La deuxième partie de l’ouvrage est consacrée à l’édition critique du texte, pour laquelle B. Goldlust a fait le choix d’un apparat critique positif justifié par l’existence d’un unique manuscrit, par le nombre limité des éditions critiques et les nombreuses conjectures proposées. Elle est accompagnée d’une traduction à la fois précise, fidèle au latin et élégante, qui rend ce beau texte parfaitement lisible. Le commentaire, qui s’appuie sur une grande maîtrise de la bibliographie, aborde l’ensemble des notions nécessaires à l’étude d’un texte de ce genre (contextualisation et commentaires d’ordre historique, intertextualité, narratologie, poétique, esthétique, étude du lexique, remarques linguistiques, stylistiques, métriques, commentaires ecdotiques).

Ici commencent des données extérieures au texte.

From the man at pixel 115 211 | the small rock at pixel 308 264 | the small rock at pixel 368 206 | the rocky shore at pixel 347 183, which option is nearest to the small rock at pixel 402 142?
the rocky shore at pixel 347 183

On peut regretter dans la présente édition, et dans l’attente de la publication de l’ensemble de la Johannide, l’absence d’un plan détaillé de l’ensemble du poème qui permettrait à tout lecteur de mieux se repérer dans cette œuvre foisonnante. Par ailleurs, la présence d’un index auctorum aurait rendu plus maniable et plus immédiatement utilisable cet ouvrage qui est un instrumentum très précieux pour l’étude de la poésie latine tardive dans ses rapports avec l’ensemble de la tradition littéraire. Dans l’attente de la parution du volume des Belles Lettres, l’ouvrage de B. Goldlust constitue une contribution notable à la diffusion des connaissances sur ce poète peu connu, et, il s’inscrit dans le cadre de la véritable « floraison » contemporaine des études sur la poésie latine tardive.
Gaëlle Herbert de la Portbarré-Viard (Aix-Marseille Univ, CNRS, TDMAM, Aix-en-Provence
Publié en ligne le 11 juillet 2019
[1] Voir Ioh. Praef. 25.
[2] Voir Corippe, un poète latin entre deux mondes, B. Goldlust éd., Lyon 2015.